Even if you havent been inundated with frogspawn this may not be a good time to sort out major mechanical problems; wait until the water warms up a little. Many of the occupants of the pool are right down the bottom because that is where the warmest water is. When water drops in temperature below 4C, it changes density and becomes lighter. That is why you get ice on the surface of a pool rather than the bottom. In this way it makes a sort of insulating layer for the lower water and it has to get REALLY cold to affect that. If in order to check that the filter system and pump are working, you need to turn it all on, you may be in danger of churning up the balance of cold and very cold water in the pool.
Not only that if the filter has been turned off for some time and stagnated for more than a month or more, it may have built up a colony of the wrong sort of bacteria within it; something that if it is flushed into a fairly comatose environment would be unable to cope with it and would have polluting effect with dire consequences.
If there are tadpoles, it would be best to refrain from turning on the pump and filter until they are large enough to swim away from the pump when it is switched on, rather than get plastered to the pump pre-filter, or worse, get minced up in the rotor and flushed into the filter system.
These late March tadpoles by now should be strong enough to swim away from the filter pump inlet.
Top Tips for the Month
1.If youve been dragging out that blanket weed all month and hoiking out oxygenating weed along with it, it may be as well to replant a batch of it. Break off some clean pieces from some overgrown stems and push them into baskets in bunches of 5, with 25 bunches to a basket and place it on bricks about a foot below the surface. Once it is obviously growing, you will see fresh dark green growth at the ends of the cuttings, lower it to 2ft (600cm)(see planting oxygenators).
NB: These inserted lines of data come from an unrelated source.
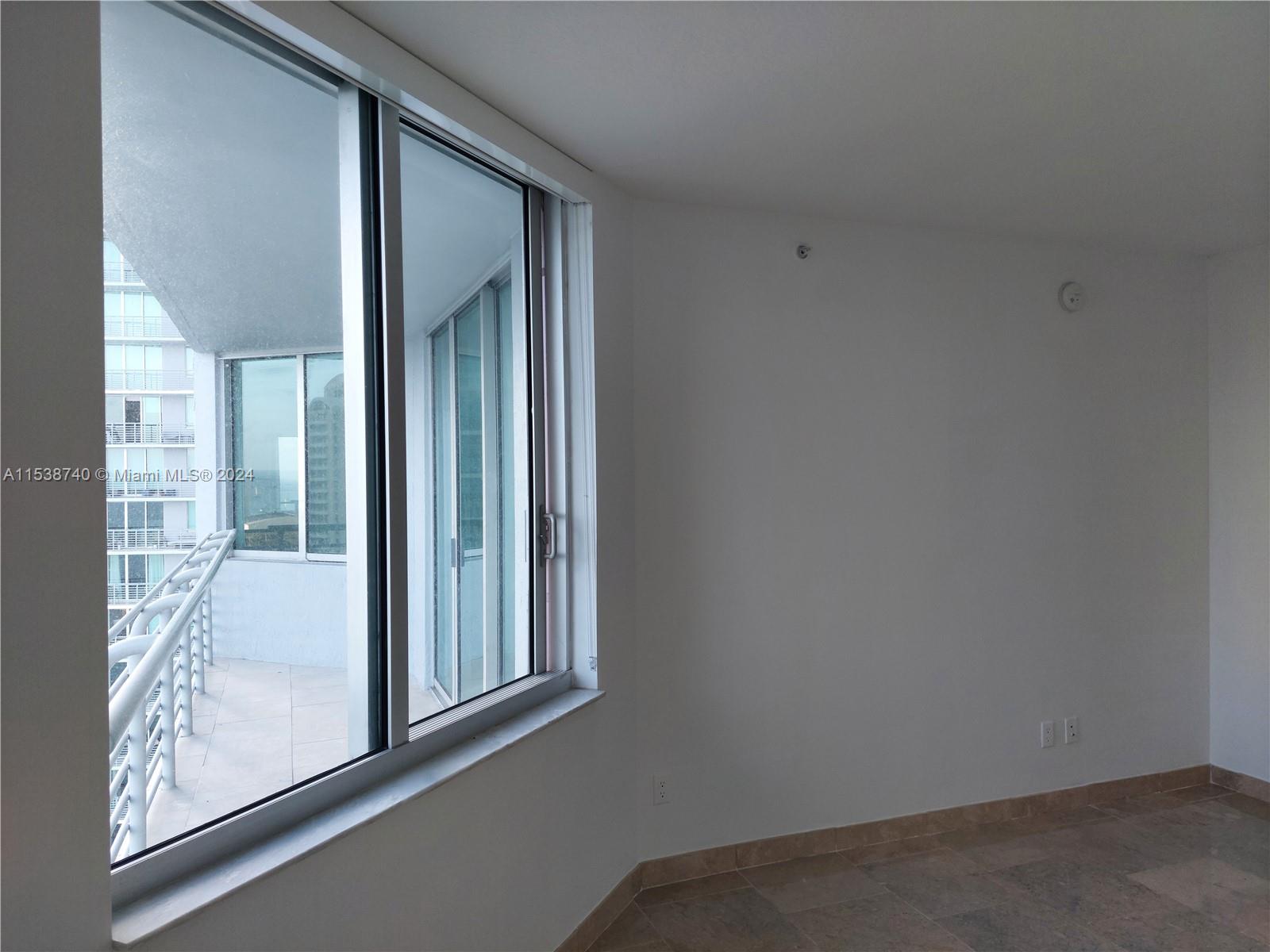 335 S Biscayne Blvd 2207, Miami, Florida 33131, 2 Bedrooms Bedrooms, ,2 BathroomsBathrooms,Residential,For Sale,335 S Biscayne Blvd 2207,A11538740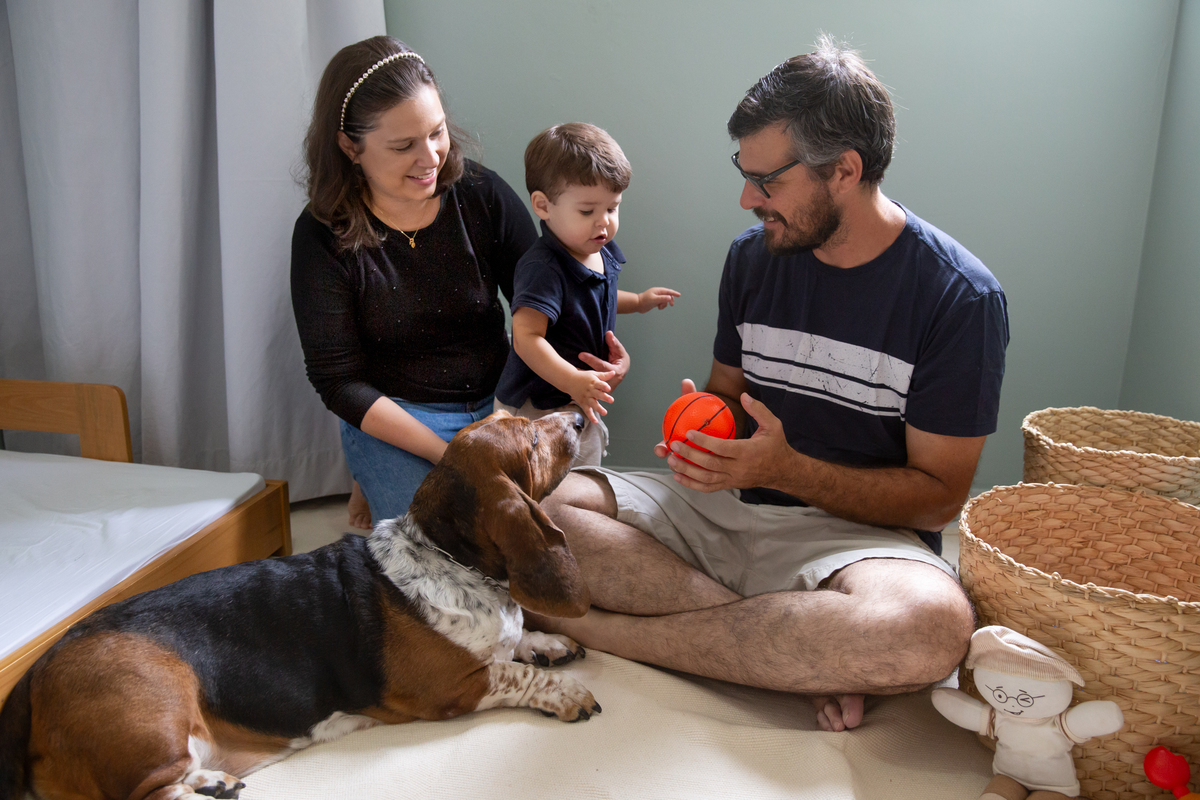 ensaio-familia-em-casa-vila-velha-2025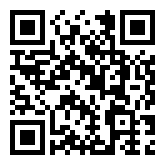 http://www.07rj.cn/post/45162.html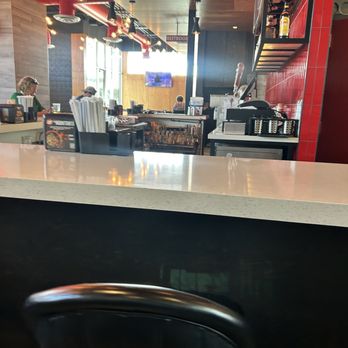 Torchy's Tacos - Tacos Near Me - Houston, Texas
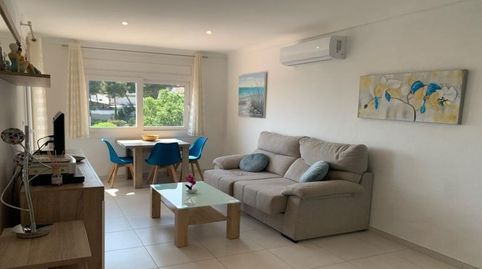 Foto 2 de Apartament en venda a de Jose Diaz Pacheco, 131, Almadrava - Canyelles - Puig-Rom, Roses
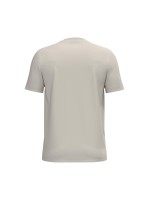 T-shirt eco-responsável unissexo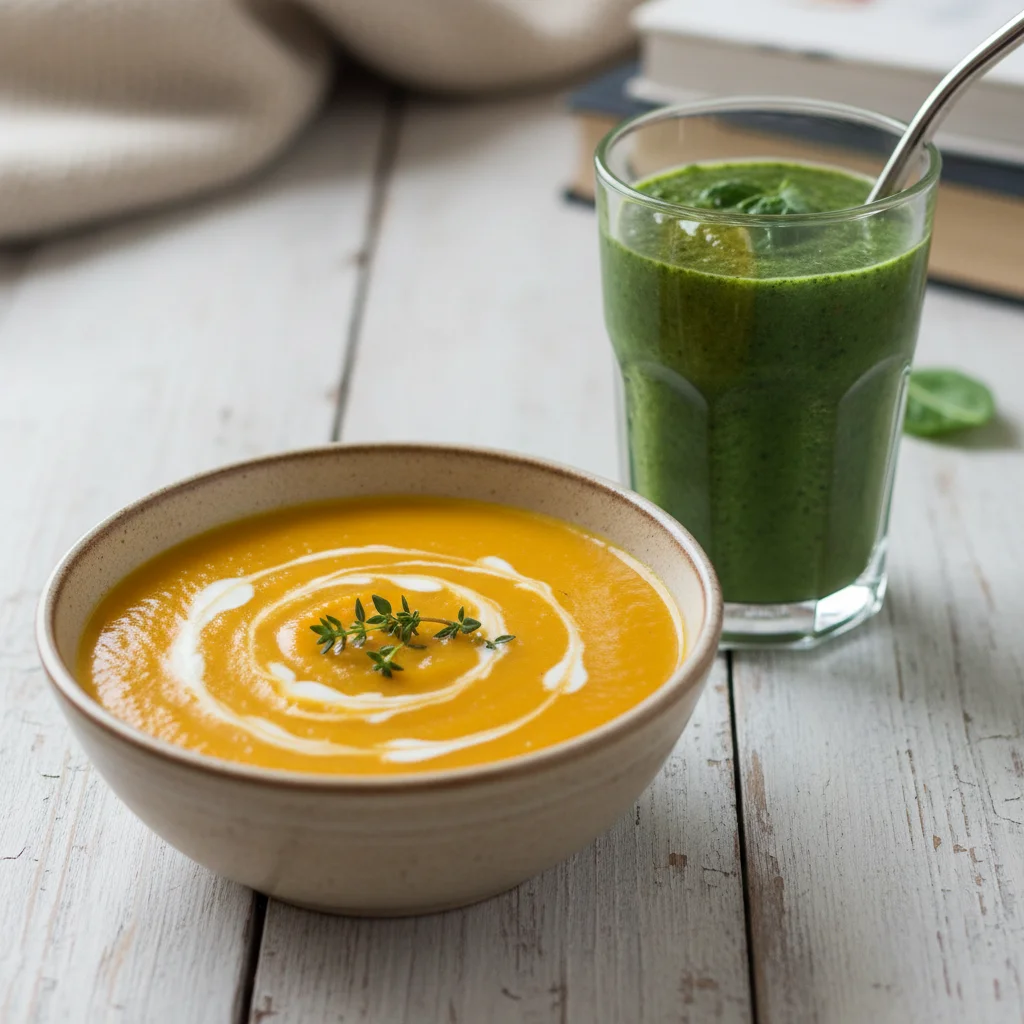 best foods for wisdom teeth removal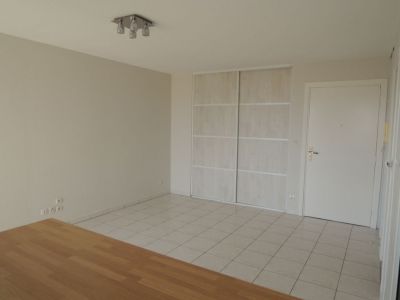 Appartement Colomiers 2 pieces 41.54 m2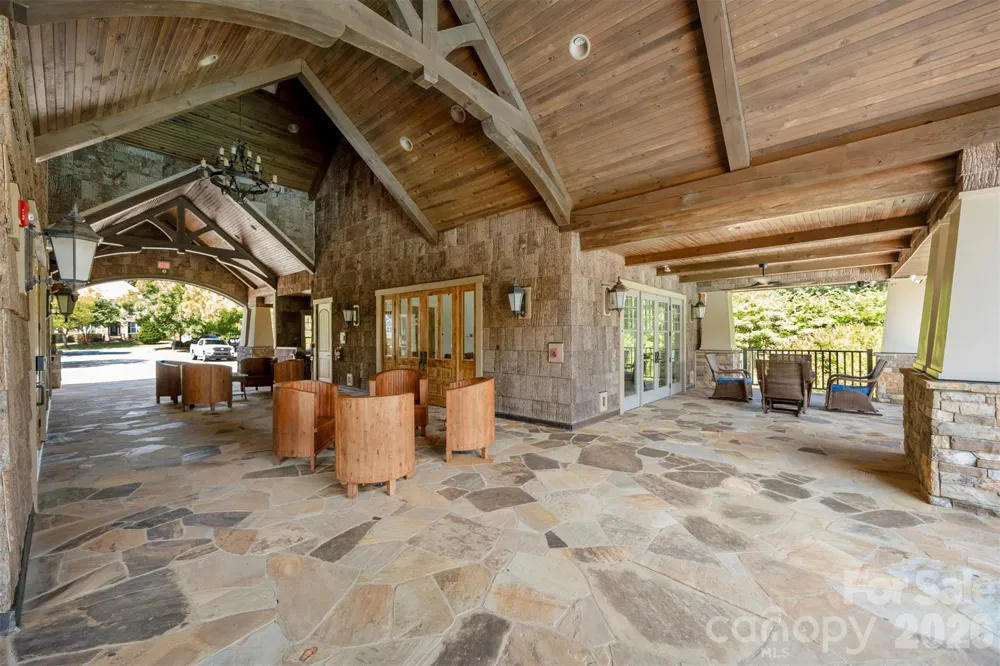 1115 Streamside Lane York, SC 29745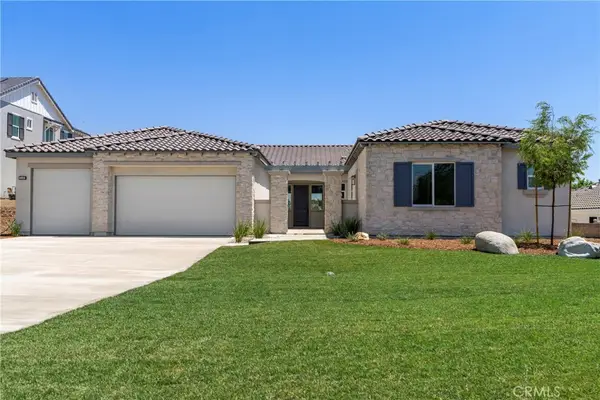 5645 Brittany, Rancho Cucamonga, CA 91701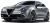 2017 Alfa Romeo Giulietta 1.6 JTDM 120 HP Progression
2.You can sort out those marginal plants if they need replanting. No real hurry but get it done before the middle of April. Just empty out the baskets, divide with a knife or spade and replant the portions with healthy growing tips in a good heavy garden loam. Wait a while for the lilies until they are in full growth and use heavy loam for them, the heavier the loam the better. Top off with pea shingle. In new ponds they will need a good feed of a slow release plant food pellet each. (See planting lilies).
3. Keep your eyes peeled for any fish diseases, sores, or things hanging off or on and treat accordingly. (See fish problems)
4. In fact keep a general watchful eye over your precious creation. There is no doubt that regular visits down to the poolside give you an informed impression of how things are developing and enable you spot potential problems before they have any effect on the environment. Its a shame that scientists and politicians are not able to act on informed opinion on a global scale.